When both client and server truly agree on gbk, the escaping function can accurately interpret the payload, thus preventing partial multibyte injection. This alignment applies to any chosen encoding, but both the client call and the server settings must remain consistent.

3.3. Disabling Emulated Statements in PDO

In case of relying on PDO we can set the following attribute:

$pdo->setAttribute(PDO::ATTR_EMULATE_PREPARES, false);
$pdo->query('SET NAMES gbk');
$stmt = $pdo->prepare('SELECT * FROM test WHERE name = ?');
$stmt->execute(["\xbf\x27 OR 1=1 /*"]);

Disabling emulation causes the statement to be prepared on the server, ensuring that user input never modifies the query structure. When the PDO driver does not attempt to escape strings itself, it avoids the mismatch problem entirely.

3.4. Avoiding NO_BACKSLASH_ESCAPES

Even when NO_BACKSLASH_ESCAPES is disabled, mysql_real_escape_string() can still function correctly under most conditions. If we must keep NO_BACKSLASH_ESCAPES for other reasons, then we should ensure that queries consistently use single quotes, or switch to prepared statements entirely.

For MySQL 5.7.6 and later, mysql_real_escape_string_quote() solves this issue by receiving the necessary context regarding which quotes the string will use.

4. Conclusion

As we’ve seen, under specific conditions, mysql_real_escape_string() may fail to prevent SQL injection.

However, these vulnerabilities vanish when modern best practices are followed. Relying on true prepared statements (MySQLi or PDO with emulation disabled) ensures query strings remain intact, and user data never shifts the query’s logic. Alternatively, consistently matching client/server character sets (for example, through mysql_set_charset() or a DSN parameter) and selecting encodings that lack problematic edge cases (such as utf8mb4) ensures that escaping remains valid.

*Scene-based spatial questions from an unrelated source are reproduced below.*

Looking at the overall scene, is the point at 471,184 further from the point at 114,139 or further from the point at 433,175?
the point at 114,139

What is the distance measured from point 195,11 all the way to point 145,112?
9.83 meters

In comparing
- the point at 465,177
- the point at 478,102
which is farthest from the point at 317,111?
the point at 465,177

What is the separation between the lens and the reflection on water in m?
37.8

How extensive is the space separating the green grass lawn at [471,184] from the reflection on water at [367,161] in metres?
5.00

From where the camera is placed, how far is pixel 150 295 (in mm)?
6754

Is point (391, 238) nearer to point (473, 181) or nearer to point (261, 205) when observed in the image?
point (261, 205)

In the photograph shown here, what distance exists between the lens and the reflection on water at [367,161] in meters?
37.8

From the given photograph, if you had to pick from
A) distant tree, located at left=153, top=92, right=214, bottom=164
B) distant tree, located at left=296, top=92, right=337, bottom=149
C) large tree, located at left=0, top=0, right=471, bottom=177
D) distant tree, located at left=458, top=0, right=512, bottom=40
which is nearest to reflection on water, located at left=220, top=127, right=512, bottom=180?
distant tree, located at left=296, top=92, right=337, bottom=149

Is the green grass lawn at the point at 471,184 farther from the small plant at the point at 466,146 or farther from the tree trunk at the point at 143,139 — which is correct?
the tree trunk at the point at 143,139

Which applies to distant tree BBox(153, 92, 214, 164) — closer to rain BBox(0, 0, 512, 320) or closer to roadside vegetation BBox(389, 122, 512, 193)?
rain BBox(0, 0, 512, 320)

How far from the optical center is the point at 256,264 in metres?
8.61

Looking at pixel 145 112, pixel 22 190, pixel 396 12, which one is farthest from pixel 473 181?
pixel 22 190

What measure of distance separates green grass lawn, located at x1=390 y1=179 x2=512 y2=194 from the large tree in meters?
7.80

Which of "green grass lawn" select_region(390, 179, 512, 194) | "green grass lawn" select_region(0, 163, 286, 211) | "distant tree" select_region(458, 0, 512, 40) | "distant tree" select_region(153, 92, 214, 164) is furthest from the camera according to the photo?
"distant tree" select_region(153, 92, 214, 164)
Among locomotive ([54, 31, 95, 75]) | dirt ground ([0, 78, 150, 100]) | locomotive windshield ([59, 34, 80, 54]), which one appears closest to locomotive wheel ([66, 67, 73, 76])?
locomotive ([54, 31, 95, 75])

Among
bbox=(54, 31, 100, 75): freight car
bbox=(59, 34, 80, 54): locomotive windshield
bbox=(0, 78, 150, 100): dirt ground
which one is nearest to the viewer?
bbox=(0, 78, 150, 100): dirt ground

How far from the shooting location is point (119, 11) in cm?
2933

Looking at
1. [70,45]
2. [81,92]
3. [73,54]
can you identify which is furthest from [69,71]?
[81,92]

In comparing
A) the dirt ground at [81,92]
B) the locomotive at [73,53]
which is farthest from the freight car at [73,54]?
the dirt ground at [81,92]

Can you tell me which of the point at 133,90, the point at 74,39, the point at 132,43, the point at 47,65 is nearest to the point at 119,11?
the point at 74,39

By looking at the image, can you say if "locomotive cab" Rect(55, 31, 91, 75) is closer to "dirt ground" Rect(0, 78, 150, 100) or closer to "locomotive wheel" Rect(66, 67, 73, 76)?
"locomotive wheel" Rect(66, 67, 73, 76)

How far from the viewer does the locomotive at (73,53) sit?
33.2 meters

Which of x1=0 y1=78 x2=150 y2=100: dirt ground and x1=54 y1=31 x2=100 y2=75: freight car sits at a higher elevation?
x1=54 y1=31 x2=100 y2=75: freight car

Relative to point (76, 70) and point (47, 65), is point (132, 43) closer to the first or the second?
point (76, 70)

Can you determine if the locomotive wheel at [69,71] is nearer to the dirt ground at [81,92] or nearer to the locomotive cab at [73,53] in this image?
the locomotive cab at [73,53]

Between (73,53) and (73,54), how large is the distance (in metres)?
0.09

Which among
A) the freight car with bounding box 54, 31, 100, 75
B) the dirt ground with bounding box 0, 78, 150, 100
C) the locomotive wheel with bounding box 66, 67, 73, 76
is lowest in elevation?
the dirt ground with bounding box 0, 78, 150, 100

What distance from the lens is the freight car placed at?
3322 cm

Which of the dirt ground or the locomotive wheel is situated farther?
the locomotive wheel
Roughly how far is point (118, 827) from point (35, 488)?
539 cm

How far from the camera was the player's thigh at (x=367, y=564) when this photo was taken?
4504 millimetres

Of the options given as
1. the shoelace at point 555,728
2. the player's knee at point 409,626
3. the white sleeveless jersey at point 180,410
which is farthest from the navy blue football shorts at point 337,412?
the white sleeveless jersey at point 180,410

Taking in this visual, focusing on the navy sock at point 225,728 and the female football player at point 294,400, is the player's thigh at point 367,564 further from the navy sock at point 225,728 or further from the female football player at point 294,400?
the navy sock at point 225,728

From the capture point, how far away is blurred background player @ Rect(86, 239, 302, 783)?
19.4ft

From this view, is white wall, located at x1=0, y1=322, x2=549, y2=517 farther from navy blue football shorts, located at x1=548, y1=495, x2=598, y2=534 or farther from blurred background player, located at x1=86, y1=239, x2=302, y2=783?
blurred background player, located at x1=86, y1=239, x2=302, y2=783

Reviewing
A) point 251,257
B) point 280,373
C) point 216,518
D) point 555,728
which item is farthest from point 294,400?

Finally, double-checking SQL modes to avoid NO_BACKSLASH_ESCAPES or using single quotes for string literals provides an additional safeguard. In current MySQL releases (≥5.7.6), developers can adopt mysql_real_escape_string_quote() if required. By following these guidelines, we can avoid all known pitfalls, even though mysql_real_escape_string() has historically been considered a reliable escape function.